The Ottoman rulers also attracted some followers because of their self-appointed role as
gazis, warriors for the faith fighting against the Christians. But the power
of this appeal to religion must be questioned since, at the very same moment, the Ottomans were recruiting large numbers of Greek Christian
military commanders and rank-and-file soldiery into their growing military force. Thus, many Christians as well as Muslims followed the
Ottomans not for God but for gold and glory – for the riches to be gained,
the positions and power to be won.

Another argument against identifying the Ottoman state primarily as a
religious one rests in the reality that Ottoman energies focused not only on
fighting neighboring Byzantine feudal lords but also, from earliest times,
other Turcoman leaders. Indeed, the Ottomans regularly warred against
Turcoman principalities in Anatolia during the fourteenth through the
sixteenth centuries.

Despite their severity and frequency, the Ottoman
wars with Turcomans often have been overlooked because historians’ attention has been on the Ottoman attacks on Europe and on inappropriately casting the Ottomans’ role primarily as warriors for the faith (gazi)
rather than as state builders. Rival Turcoman dynasties – such as the
Karaman and the Germiyan in Anatolia or the Timurids in central Asia –
were formidable enemies and grave threats to the Ottoman state.

From the beginning, Ottoman expansion was multi-directional – aimed not
only west and northwest against Christian Byzantine and Balkan lands
From its origins to 1683 19
and rulers but always east and south as well, against rival Muslim
Turcoman political systems.

Thus, what seems crucial about the
Ottomans was not their gazi or religious nature, although they sometimes
had this appeal. Rather, what seems most striking about the Ottoman
enterprise was its character as a state in the process of formation, of becoming, and of doing what was necessary to attract and retain followers.
To put it more explicitly, this Ottoman enterprise was not a religious state
in the making but rather a pragmatic, dynastic one. In this respect, it was
no different from other contemporary states, such as those in England,
Hungary, France, or China.

Geography played an important role in the rise of the Ottomans. Other
leaders on the frontiers perhaps were similar to the Ottomans in their
adaptiveness to conditions, in their willingness to utilize talent, to accept
allegiance from many sources, and to make multi-sided appeals for support. At this distance in time it is difficult to judge how exceptional the
Ottomans may have been in this regard.
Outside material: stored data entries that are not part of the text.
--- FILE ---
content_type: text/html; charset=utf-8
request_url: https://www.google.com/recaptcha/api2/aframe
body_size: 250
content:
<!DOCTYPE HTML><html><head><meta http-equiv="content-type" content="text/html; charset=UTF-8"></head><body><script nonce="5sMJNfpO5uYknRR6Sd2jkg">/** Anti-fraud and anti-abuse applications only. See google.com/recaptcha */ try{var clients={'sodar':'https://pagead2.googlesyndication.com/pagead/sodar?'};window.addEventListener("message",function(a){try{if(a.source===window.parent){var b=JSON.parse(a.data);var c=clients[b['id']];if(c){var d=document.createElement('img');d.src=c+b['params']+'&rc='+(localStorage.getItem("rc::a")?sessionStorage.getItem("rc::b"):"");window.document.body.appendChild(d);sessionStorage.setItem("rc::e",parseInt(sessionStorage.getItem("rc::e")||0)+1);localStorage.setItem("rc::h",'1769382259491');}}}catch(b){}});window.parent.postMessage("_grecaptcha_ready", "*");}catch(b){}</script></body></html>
But when considering the reasons for Ottoman success we can point with more certainty to an event that occurred in 1354 – the Ottoman occupation of a town (Tzympe),
on the European side of the Dardanelles, one of the three waterways
that divide Europe and Asia (the others being the Bosphorus and the
Sea of Marmara). Possession of the town gave the Ottomans a secure
bridgehead in the Balkans, a territorial launching pad that instantly propelled the Ottomans ahead of their frontier rivals in Anatolia.

With this possession, the Ottomans offered potential supporters vast new fields of
enrichment – the Balkan lands – that simply were unavailable to the followers of other dynasts or chieftains on the other, Asiatic, side of the narrow waters. These lands were rich and at that time were empty of
Turcomans. Appeals to action also could be made in the name of ideology – of war for the faith.